What you have to do: Transcribe everything from the line containing "channels: SDO/AIA 171, 131, 304" down to the line containing "source: automated SDO event catalogue", including both of those lines.

Available data:
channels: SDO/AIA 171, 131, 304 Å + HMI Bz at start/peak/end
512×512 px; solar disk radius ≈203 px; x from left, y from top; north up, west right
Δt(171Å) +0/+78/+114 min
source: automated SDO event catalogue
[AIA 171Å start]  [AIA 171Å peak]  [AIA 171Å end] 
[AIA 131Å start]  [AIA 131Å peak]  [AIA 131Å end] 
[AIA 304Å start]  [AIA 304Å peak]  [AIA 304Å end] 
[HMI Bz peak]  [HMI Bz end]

...

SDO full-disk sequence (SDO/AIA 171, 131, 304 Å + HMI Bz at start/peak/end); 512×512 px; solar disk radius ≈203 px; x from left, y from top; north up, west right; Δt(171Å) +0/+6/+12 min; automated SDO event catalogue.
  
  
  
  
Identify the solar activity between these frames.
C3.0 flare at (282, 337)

Completed task:
channels: SDO/AIA 171, 131, 304 Å + HMI Bz at start/peak/end
512×512 px; solar disk radius ≈203 px; x from left, y from top; north up, west right
Δt(171Å) +0/+78/+114 min
source: automated SDO event catalogue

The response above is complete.